Karena tak ada logikanya menempatkan perempuan, separuh dari umat manusia, sebagai warga kelas dua di bawah lelaki, separuh umat lainnya.
Hasil perlawanan itu, kurang lebih setelah empat dekade, sudah dinikmati perempuan dan (sebenarnya juga) lelaki dewasa ini. Proporsi perempuan dan lelaki yang berkarya di ruang publik, terutama bidang sosial, ekonomi, dan politik, semakin mendekati titik perimbangan.

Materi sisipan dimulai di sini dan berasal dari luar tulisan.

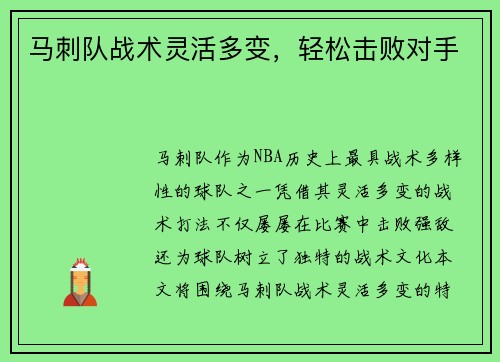马刺队战术灵活多变，轻松击败对手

Bahkan sudah jamak kini pimpinan teritingi suatu organisasi sosial/ekonomi/politik, termasuk negara, dijabat oleh perempuan.
Kesetaraan gender bukan impian lagi, tapi sudah menjadi kenyataan kini. Memang belum sepenuhnya setara, karena resistensi kaum lelaki yang tak kurang sengitnya, tapi arus ke sana tak terbendung lagi.
Seiring proses penyetaraan gender perempuan dan lelaki itu, di antara keduanya terbangun juga konsensus norma sosial yang mengatur perilaku sosial normal (dan abnormal). Salah satunya menyangkut perilaku seks dan pernikahan (perkawinan).